The worst of the flooding was, of course, contained entirely within my parking spot:
The Red Arrow of Fate, Cruel Fate points to my submerged parking spot. All was not lost, however, as I was able construct a crude raft out of all the waste paper in my car that would get me from my car to the apartment entrance without getting my cute shoes wet. With the help of an Indian Guide (for price of 2 sets of clothing -- quite a deal!) I then caulked up my wagon and floated it across:
My party did eventually make it to Willammette Valley, but not before losing Mary Jane to dysentery and Tom to a snakebite. But it was all okay, because my occupation was farmer, so my points were tripled!
Anyway, back at the apartment, I was shocked to find that, even though the place was in the middle of the movie that ruined Kevin Costner's career, management was spending its time and energy on other, seemingly less pressing, maintanance needs, such as:
Repainting the laundry room door for the fifth time in two weeks.
Placing redundant "caution: wet floor" signs in the courtyard and, as seen above, in the middle of the parking lot lake.
With all this rain, not to mention the upcoming anniversary of the death/resurrection of Someone Else's Lord Jesus Christ, I'm starting to reconsider my religious affiliations.
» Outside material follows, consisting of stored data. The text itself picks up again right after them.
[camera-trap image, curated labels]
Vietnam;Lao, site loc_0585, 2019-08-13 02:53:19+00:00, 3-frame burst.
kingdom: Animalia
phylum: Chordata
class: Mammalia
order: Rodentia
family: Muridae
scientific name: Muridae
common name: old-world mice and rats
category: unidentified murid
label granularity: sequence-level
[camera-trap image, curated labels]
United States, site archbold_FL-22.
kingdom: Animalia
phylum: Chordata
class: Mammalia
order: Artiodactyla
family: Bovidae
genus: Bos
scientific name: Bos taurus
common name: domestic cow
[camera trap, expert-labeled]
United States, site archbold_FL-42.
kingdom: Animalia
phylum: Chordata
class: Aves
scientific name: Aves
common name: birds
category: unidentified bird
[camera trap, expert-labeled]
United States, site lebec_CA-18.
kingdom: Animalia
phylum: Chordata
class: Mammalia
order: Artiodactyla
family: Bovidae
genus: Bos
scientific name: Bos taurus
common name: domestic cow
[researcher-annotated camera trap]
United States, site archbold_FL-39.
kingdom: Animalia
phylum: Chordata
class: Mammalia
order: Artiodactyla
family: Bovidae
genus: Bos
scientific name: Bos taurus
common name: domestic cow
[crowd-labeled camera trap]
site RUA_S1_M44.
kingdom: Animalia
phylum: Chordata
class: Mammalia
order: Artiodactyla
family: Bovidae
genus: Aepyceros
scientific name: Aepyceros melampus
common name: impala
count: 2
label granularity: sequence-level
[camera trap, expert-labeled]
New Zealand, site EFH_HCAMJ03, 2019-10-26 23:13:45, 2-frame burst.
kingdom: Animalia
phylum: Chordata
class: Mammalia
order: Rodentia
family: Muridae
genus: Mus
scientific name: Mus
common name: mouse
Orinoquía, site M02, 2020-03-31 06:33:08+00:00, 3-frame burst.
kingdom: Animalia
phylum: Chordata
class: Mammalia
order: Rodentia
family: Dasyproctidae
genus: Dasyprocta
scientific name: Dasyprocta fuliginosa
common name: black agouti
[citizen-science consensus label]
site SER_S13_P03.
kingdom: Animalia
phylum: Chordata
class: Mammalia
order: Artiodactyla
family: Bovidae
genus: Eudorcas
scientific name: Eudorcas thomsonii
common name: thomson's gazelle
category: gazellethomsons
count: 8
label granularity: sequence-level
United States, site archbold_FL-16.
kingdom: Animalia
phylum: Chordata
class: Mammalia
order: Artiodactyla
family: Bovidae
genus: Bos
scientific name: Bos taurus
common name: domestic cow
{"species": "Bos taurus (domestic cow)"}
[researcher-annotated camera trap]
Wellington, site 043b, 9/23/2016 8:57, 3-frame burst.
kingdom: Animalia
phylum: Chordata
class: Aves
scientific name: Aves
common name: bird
Evil Roommate and I, a gay and a half-Jew respectively, figure we're as likely to be Chosen People as anyone else, have started building an ark in the living room. We figure our Ikea wood laminate furniture will be quite buoyant, and we don't think it'll be too hard to round up a pair of every animal on the planet once it's finished. After all, Evil Roommate works at a ranch, so he can easily get two horses. And I'm sure Pam and Stee will give up two of their cats once they see what a good cause this is. And Gwen has a dog. That's two and a half pairs right there without even trying!